Your instructions
Count the lines in the records below that contain the word "marking", and reply with only that number.

Data for analysis
_____
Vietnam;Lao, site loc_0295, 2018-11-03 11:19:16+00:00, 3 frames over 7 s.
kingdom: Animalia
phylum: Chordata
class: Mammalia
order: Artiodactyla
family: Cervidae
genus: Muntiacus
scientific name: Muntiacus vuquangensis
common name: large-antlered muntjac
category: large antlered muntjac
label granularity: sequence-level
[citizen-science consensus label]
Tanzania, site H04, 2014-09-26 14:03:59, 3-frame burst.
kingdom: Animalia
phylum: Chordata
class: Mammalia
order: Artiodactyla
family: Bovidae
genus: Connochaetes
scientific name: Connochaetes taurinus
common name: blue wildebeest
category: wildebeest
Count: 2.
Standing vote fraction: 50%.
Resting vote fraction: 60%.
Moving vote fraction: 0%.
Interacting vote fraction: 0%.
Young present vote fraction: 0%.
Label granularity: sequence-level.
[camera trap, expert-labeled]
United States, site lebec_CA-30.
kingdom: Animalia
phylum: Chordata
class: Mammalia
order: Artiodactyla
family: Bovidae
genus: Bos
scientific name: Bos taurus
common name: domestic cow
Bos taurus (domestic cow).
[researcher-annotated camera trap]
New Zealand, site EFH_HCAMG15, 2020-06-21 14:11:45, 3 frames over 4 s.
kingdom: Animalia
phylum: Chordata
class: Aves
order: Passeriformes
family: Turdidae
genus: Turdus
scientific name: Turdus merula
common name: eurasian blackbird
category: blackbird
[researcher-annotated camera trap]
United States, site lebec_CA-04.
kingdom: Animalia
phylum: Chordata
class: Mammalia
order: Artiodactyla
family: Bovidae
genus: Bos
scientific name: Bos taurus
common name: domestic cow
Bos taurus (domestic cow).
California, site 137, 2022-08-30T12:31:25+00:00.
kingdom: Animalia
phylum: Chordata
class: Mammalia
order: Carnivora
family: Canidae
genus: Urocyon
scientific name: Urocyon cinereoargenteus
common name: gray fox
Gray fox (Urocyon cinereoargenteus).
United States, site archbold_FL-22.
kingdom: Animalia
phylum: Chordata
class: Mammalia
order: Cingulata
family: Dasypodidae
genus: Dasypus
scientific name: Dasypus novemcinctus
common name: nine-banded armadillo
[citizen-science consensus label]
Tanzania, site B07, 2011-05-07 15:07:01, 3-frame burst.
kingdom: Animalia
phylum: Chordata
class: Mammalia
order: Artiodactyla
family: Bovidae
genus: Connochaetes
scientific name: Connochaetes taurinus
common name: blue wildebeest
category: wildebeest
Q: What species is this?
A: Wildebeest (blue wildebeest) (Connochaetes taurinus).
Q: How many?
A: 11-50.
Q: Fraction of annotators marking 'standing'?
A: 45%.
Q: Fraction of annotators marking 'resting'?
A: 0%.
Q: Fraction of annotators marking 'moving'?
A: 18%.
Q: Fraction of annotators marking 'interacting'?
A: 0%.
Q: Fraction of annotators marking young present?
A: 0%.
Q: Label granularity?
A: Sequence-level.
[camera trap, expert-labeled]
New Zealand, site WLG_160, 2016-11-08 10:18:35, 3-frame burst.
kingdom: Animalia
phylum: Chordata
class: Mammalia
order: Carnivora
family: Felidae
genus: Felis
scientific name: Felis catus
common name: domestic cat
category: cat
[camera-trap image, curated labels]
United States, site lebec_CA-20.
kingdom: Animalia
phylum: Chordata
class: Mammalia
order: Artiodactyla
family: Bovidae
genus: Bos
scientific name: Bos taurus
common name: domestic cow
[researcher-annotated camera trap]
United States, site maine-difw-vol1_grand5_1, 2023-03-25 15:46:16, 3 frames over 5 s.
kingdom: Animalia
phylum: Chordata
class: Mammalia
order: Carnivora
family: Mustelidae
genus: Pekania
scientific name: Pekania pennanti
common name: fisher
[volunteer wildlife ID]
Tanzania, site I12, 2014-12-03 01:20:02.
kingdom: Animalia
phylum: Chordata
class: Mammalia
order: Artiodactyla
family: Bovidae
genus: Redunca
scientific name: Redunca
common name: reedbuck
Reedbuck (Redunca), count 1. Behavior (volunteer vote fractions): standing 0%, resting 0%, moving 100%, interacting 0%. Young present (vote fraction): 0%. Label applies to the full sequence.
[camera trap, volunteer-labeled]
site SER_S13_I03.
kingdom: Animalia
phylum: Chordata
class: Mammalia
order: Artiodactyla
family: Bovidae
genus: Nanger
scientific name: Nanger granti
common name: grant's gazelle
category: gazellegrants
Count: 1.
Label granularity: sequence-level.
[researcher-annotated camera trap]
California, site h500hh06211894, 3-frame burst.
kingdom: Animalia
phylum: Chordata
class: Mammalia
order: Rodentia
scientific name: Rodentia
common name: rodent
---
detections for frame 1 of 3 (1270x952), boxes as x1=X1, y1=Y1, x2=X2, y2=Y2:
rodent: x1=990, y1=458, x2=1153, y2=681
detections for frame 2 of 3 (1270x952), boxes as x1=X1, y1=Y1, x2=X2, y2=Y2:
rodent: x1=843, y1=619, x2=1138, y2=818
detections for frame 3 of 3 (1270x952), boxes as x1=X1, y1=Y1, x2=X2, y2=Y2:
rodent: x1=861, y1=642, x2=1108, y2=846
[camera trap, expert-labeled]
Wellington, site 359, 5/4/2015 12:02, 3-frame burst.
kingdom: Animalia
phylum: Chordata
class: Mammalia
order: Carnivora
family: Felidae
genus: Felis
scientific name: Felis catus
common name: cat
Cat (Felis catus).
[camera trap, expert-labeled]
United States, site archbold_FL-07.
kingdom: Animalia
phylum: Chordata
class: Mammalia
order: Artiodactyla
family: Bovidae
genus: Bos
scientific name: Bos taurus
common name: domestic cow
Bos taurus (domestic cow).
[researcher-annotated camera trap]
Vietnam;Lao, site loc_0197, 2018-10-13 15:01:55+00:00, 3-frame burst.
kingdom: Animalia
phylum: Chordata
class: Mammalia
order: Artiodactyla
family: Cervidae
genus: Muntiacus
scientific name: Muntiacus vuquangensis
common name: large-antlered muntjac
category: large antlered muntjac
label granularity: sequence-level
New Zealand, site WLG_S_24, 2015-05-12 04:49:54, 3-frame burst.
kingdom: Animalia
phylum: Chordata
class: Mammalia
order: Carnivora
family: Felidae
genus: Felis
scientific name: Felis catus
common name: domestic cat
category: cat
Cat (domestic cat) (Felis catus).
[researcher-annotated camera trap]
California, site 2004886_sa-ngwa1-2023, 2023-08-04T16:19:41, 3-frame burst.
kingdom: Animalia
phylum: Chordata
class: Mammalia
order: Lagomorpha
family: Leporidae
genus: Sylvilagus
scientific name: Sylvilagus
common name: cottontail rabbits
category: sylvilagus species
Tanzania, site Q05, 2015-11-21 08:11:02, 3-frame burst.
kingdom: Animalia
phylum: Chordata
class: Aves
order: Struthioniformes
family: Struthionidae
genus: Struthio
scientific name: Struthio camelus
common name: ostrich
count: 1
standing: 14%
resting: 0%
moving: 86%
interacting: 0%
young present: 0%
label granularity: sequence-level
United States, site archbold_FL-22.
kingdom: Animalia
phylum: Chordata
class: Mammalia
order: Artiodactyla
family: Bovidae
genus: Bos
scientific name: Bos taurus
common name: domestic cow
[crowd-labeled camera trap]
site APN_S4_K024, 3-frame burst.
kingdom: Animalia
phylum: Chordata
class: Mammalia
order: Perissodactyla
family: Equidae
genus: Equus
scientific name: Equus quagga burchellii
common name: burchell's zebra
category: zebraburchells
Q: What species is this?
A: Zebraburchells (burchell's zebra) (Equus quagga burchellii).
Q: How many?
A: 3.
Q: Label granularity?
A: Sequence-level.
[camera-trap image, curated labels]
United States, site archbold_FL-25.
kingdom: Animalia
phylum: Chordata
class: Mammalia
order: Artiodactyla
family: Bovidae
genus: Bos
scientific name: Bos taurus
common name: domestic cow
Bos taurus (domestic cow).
_____
Answer for this exercise
5